We'll split it into cases:
If we form a number without 2 and without 5, then we must use the number 1,6,8,9.
This gives 4! = 24 options.
If we pick only one of 2,5 and another 3 of the remaining numbers this gives 2C1 * 4C3 = 8 options.
This gives 8 * 4! = 192 arrangements (all of which are good as 2,5 are not together)
If we pick 2, 5, and another 2 of the remaining numbers this gives 2C2 * 4C2 = 6 options.
How many 'bad' options, that is options such that 2 and 5 are together, are there?
3! * 2: 2-5-x-y, 2-5-y-x, x-2-5-y, y-2-5-x, x-y-2-5, y-x-2-5 and all of these with the numbers 2,5 reversed.

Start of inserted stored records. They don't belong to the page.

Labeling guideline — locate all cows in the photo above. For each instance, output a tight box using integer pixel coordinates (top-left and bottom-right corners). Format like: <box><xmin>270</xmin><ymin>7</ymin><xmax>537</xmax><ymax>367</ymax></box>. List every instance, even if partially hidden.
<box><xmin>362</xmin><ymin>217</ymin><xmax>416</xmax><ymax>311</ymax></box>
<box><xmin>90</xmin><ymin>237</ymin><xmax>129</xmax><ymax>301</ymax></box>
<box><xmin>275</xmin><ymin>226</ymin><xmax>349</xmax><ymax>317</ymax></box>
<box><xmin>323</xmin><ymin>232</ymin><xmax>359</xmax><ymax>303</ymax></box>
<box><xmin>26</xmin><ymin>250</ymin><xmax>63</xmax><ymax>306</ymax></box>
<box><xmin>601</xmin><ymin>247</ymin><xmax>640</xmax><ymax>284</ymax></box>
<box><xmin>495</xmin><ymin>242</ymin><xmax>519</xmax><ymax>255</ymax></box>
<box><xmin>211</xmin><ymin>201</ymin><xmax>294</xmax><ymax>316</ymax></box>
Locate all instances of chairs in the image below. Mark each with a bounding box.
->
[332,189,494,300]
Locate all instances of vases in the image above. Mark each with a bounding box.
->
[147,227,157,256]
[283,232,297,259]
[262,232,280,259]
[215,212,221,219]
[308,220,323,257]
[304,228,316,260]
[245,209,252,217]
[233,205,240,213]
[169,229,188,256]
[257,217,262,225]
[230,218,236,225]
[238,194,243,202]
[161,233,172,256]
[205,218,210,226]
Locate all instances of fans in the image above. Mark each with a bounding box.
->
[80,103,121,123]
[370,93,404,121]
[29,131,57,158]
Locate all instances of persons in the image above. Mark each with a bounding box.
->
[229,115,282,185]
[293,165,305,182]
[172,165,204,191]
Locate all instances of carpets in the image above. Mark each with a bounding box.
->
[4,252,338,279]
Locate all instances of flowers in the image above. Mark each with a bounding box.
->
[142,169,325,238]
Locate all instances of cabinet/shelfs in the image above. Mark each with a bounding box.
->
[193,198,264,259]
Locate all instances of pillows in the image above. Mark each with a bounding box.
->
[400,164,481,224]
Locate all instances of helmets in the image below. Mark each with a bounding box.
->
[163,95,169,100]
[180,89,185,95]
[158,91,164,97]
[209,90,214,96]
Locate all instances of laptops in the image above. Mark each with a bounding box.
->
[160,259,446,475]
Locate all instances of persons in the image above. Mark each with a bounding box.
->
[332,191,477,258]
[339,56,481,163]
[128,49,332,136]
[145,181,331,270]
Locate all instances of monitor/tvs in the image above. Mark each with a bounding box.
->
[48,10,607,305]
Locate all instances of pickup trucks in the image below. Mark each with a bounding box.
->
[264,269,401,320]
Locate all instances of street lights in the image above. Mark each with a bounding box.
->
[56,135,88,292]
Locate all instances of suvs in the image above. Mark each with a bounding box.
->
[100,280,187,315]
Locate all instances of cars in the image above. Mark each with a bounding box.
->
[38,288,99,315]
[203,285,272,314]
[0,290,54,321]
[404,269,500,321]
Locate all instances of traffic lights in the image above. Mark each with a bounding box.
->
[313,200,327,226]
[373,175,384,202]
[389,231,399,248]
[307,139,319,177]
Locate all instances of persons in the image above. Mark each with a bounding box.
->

This is essentially arranging 3 objects: x,y, and a '2-5' clump.
So - we have (4! - 3!*2) = 12 arrangements per option times 6 options giving 72 arrangements.
24 + 192 + 72 = 288
Approach Solution 2:
Total numbers = 6 . (1,2,5,6,8,9)
Total ways = 6*5*4*3 = 360 . (any 6 numbers can take the first slot, any 5 in the second slot ...)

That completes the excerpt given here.